Demons

54

Me asomé y ahí estaba él, de espaldas a mí, moviendo el sartén mientras el aceite chispeaba suavemente. Estaba preparando el desayuno para mí… para ambos.
Se movía con calma por la cocina, tomando la bolsa de café que estaba dentro de la alacena. El cabello, ligeramente revuelto, caía en mechones desordenados, y llevaba puesta una camiseta gris que no recordaba haberla visto antes, quizá era suya,le quedaba tan bien que me pregunté si era de esas prendas que uno usa hasta que se desgasta.

Cada movimiento suyo tenía un ritmo pausado, como si cada pequeño gesto tuviera un propósito. Cocinaba con cuidado, como si ese simple acto fuera íntimo para él… y por alguna razón, eso me pareció muy lindo.

Había algo tranquilizador, casi hogareño, como si pertenecieran a ese espacio, como si nosotros fuéramos reales.

Entonces recordé que yo acababa de levantarme. Retrocedí un par de pasos. Seguro traía la ropa toda arrugada después de aquella noche, la cara hecha un desastre, la boca pastosa… y después de todo lo que pasó.
Aunque, si él se había despertado primero, entonces tuvo que haber visto el desastre que era dormida.

¡Demonios!

Me giré de inmediato y subí los escalones con torpeza, esquivando mi reflejo en el espejo del pasillo. No podía con la idea de que me viera así, después de haber compartido un poco de intimidad anoche. No con este aspecto. No con todos los pensamientos que todavía cargaba.

Me lavé la cara, me cepillé los dientes como si fuera una carrera contra el tiempo, y me cambié a algo más presentable para ir a la escuela, rogando y esperando que no comentará el desastre que soy.

Cuando bajé de nuevo, el aroma a desayuno había llenado la casa, envolviendo el aire con ese calor reconfortante que viene del pan recién tostado y el café recién hecho. Harry estaba colocando los platos sobre la mesa con una naturalidad casi inquietante, como si lo hiciera todos los días, como si ese momento también le perteneciera.

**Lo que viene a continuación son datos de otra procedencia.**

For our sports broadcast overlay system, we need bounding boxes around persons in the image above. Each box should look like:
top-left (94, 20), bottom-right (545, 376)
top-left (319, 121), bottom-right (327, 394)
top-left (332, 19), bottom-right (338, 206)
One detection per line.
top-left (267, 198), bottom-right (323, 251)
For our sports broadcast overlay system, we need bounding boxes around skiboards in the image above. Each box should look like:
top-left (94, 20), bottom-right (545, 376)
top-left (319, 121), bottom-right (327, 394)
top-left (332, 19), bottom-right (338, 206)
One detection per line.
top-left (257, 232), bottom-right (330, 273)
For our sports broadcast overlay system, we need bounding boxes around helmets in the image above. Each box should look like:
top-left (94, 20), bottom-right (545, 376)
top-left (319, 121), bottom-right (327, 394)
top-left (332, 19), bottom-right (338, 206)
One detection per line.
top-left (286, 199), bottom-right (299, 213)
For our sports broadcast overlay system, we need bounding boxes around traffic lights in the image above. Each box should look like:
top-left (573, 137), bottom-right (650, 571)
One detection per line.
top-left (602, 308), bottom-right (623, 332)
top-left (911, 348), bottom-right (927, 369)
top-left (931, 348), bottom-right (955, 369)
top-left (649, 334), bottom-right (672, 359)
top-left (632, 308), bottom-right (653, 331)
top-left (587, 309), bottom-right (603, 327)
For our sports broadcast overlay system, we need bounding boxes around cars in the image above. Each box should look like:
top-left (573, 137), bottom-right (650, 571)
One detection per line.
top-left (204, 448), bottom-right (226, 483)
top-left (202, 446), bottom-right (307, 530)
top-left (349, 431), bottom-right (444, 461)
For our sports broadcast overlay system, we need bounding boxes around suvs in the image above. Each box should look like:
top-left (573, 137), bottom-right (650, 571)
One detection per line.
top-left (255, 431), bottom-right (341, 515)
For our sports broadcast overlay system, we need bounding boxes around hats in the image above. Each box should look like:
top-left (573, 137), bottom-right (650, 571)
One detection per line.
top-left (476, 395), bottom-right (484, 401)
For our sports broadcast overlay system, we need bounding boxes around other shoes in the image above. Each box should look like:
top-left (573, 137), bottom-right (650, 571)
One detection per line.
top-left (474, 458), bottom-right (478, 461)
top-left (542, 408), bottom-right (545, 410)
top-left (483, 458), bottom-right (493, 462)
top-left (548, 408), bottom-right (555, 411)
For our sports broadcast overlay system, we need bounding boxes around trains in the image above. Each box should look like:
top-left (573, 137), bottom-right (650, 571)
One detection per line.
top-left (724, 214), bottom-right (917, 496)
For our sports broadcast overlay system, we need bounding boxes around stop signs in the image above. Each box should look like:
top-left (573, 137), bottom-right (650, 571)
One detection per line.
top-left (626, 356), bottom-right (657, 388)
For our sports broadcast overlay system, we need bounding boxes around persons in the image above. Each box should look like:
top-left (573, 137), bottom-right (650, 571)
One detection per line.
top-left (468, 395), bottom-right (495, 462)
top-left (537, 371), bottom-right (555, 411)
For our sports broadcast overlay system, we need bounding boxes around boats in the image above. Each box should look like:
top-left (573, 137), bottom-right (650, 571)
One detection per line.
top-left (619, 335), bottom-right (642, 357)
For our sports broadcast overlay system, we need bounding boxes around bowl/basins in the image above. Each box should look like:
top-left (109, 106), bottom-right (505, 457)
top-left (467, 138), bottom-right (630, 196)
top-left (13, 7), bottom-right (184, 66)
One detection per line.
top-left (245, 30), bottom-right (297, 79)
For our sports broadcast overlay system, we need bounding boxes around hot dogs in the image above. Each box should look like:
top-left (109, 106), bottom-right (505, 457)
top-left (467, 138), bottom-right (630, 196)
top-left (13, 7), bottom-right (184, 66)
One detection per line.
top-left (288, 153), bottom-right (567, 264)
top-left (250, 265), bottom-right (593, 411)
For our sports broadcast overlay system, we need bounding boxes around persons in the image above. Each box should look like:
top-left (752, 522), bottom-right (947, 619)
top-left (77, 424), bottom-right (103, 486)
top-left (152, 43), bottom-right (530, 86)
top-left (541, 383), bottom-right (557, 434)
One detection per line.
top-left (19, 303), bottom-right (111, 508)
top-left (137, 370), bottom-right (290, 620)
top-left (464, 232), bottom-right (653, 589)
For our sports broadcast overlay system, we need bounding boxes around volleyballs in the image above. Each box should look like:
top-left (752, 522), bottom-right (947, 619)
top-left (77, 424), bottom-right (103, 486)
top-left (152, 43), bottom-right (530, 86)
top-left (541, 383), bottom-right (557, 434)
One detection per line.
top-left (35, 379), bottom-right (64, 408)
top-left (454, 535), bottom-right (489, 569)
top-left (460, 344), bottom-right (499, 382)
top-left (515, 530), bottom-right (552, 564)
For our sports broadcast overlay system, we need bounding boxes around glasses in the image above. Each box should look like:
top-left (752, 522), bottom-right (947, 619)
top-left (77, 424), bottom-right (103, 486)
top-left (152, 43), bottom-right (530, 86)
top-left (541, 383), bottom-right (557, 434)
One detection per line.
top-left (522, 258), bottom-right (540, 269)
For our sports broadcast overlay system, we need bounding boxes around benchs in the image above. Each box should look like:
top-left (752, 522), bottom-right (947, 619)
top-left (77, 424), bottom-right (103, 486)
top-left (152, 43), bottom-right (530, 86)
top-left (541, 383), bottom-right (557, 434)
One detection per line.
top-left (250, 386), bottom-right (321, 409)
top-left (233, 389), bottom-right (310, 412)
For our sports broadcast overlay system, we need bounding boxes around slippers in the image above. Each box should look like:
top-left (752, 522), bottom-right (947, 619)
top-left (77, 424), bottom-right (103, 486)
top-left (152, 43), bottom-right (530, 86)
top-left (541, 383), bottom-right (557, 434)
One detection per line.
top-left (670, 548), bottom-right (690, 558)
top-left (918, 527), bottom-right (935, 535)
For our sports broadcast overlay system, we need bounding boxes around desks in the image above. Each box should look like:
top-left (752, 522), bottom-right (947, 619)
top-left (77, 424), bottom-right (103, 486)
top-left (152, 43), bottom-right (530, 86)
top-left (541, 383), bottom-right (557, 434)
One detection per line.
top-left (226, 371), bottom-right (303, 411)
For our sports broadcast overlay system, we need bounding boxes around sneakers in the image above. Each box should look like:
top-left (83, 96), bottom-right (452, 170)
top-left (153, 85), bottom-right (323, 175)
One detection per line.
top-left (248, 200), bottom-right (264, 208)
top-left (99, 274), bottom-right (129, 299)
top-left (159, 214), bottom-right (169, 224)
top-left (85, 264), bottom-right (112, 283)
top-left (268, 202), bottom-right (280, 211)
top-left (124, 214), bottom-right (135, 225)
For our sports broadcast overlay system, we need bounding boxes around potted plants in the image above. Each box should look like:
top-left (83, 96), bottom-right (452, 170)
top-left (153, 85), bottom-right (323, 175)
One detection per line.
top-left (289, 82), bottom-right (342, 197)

La mesa estaba servida: huevos, pan tostado, café humeante. Dos platos, uno frente al otro, como si todo estuviera pensado para que no hubiera nadie más. Me miró en cuanto notó mi presencia y sonrió.

—Buenos días, dormilona —dijo, sentándose mientras hacía un gesto con la mano, invitándome a ocupar el asiento frente a él.

Sus palabras hicieron que quisiera evitar su mirada, como si eso pudiera esconder el rubor que ya se acumulaba en mis mejillas.

— Buenos días —respondí, esbozando una media sonrisa— No tenías que hacer esto —añadí mientras me sentaba, sintiéndome torpemente agradecida.

—Solo come —respondió, apartando la vista— ¿Y tu pie?

—Mucho mejor, gracias —le sonreí, apenas.

El desayuno estaba ahí, perfecto. Pero el hambre… el hambre se había quedado en algún rincón de mi estómago, junto a los fragmentos de los sueños que no quise recordar.